Nella seconda parte del Cap. V l’Autore analizza il tema delle giustificazioni e delle deroghe, sottolineando il ruolo della Corte nell’ampliamento dei c.d. “imperative requirements”, vedendo anche in questo una traccia della progressiva federalizzazione del mercato europeo.
Vi è comunque un ambito che sembra svolgere il ruolo di vera e propria eccezione al processo descritto dall’Autore, quello delle misure fiscali, a cui viene dedicato un lungo excursus (capitoli con questo titolo erano presenti anche nel primo volume) e in cui riconduce la ratio di tale eccezione alla natura stessa delle misure fiscali. In questo capitolo l’Autore ricorda anche le diverse posizioni dottrinali sulla questione della doppia tassazione e richiama alcune suggestioni comparatistiche provenienti dall’analisi del caso statunitense.
Nelle Conclusioni Schütze va oltre l’ambito della libera circolazione dei beni, generalizzando alcune delle riflessioni raggiunte nella propria disamina e sottolineando analogie e differenze fra il processo statunitense e quello europeo. Nonostante l’eccezione rappresentata dall’ambito delle misure fiscali e nonostante le ambiguità di Keck, per l’Autore l’ordinamento europeo “generally moved from an international to a federal market model” (p. 279), sulla scia (come riconosciuto nel primo capitolo) della spinta offerta dal GATT a suo tempo. L’ordinamento europeo, però, rimane ancora “incerto” in certi ambiti fra il modello nazionale, federale e quello internazionale, presentando elementi di tutti e tre i prototipi definiti nell’Introduzione. Qui l’Autore prepara il terreno per l’ultimo libro della trilogia, richiamando i vantaggi e gli svantaggi del modello federale – un modello capace di rispettare il pluralismo -, e di quello nazionale, che si avvale di un “unitary standard of constitutionality” (p. 282). Infine, nell’ultima parte delle conclusioni, Schütze sottolinea come conclusioni analoghe a quelle raggiunte per la libera circolazione dei beni possano essere riscontrate anche con riferimento alle altre libertà fondamentali. Questa è forse la parte più ambigua del libro, perché in essa l’Autore accenna solo a una comparazione che meriterebbe, come egli stesso riconosce a pag. 288, una trattazione a parte.

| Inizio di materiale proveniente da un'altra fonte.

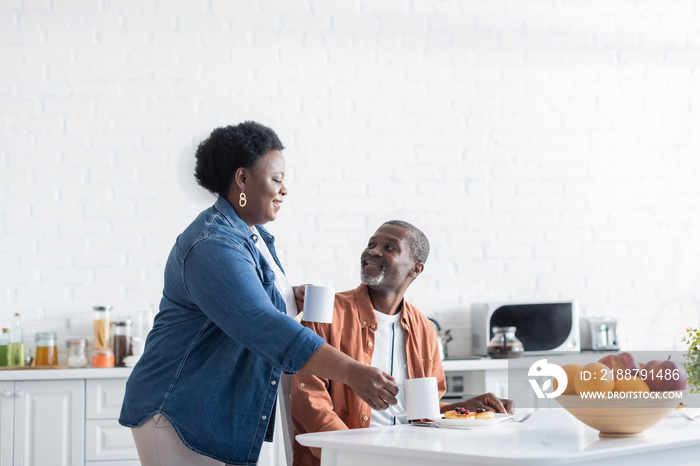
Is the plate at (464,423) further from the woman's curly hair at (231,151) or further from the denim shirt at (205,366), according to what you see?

L’Epilogo (“Courts and Free Markets- the Legitimacy Question”) è un ideale ponte fra la seconda e la terza Opera della “trilogia” e in essa l’Autore si concentra sul lavoro che forse più di tutti ha condizionato la letteratura in questo ambito, il libro We the Court. The European Court of Justice and the European Economic Constitution dell’ex Avvocato Generale Miguel Poiares Maduro. Si tratta di un’analisi attenta della principale tesi di Maduro, quella relativa alla lettura della giurisprudenza economica della Corte di giustizia alla luce del concetto di majoritarian activism. Schütze, pur riconoscendo a Maduro il merito di avere tentato di inquadrare in un orizzonte teorico unitario la giurisprudenza della Corte di giustizia, rigetta sia la parte descrittiva (il concetto stesso di majoritarianism che risulta a Schütze come ambiguo, si veda la nota 15) sia quella normativa, contestando inoltre la lettura che del caso Keck viene data in quella sede (si vedano specialmente le pagine 291- 293). Importanti critiche, però, vengono riservate anche agli “agiografi” dell’integrazione europea, già sconfessati dalle famose pagine di Milward The European Rescue of the Nation State, che vengono non a caso ricordate in questo capitolo.

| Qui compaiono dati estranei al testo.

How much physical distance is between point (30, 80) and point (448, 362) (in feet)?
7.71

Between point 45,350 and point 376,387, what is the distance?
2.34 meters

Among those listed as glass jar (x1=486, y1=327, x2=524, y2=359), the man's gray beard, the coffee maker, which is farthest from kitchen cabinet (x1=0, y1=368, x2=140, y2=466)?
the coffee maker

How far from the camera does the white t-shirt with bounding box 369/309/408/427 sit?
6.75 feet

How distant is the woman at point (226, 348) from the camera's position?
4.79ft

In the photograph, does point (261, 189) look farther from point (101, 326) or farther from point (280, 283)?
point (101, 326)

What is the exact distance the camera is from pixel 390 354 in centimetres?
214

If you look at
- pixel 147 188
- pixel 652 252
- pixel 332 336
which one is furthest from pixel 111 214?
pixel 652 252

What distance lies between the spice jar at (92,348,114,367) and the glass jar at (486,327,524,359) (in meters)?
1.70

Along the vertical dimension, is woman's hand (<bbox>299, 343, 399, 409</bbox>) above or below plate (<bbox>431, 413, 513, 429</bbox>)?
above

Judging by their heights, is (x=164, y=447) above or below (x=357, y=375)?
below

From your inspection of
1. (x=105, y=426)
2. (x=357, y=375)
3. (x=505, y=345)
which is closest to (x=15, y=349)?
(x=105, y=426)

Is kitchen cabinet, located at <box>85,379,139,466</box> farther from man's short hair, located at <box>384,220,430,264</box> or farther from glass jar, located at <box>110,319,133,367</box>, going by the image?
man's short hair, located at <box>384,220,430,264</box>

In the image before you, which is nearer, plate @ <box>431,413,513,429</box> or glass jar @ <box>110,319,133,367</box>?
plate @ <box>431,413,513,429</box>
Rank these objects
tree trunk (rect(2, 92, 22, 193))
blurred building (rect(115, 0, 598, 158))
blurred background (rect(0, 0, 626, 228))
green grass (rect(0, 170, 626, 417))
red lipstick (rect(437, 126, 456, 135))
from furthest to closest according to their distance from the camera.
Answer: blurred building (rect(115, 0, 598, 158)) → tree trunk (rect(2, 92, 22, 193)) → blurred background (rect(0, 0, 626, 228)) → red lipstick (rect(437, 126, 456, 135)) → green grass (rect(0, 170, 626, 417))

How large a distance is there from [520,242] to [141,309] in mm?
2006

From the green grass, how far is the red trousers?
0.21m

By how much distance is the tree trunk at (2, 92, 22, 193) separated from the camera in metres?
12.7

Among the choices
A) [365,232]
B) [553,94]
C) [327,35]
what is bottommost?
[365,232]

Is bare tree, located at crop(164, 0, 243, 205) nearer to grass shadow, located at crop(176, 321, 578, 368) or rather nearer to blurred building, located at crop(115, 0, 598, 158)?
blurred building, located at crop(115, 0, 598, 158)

Il problema centrale che permette all’Autore di ripercorrere al contrario l’itinerario percorso è quello della legittimità della Corte di giustizia in quello che è stato il processo di costruzione del mercato europeo e qui arrivano altri attacchi alla traditional narrative (già presenti, per altro, anche nel primo volume, a partire dal noto rigetto dell’approccio sui generis che l’Autore aveva definito in quella sede una “non-theory”, p. 3). Si tratta, insomma, di un Epilogo ricco di “duelli a distanza” (si vedano le note 12, 53, 71, 73) e che promette molto. Sarà interessante vedere come la terza parte dell’Opera si concluderà, anche per inquadrare meglio questa appendice critica. In conclusione, si tratta di un libro davvero prezioso che conferma, sia dal punto di vista metodologico sia da quello contenutistico, l’importante contributo apportato da Schütze alla comunità scientifica.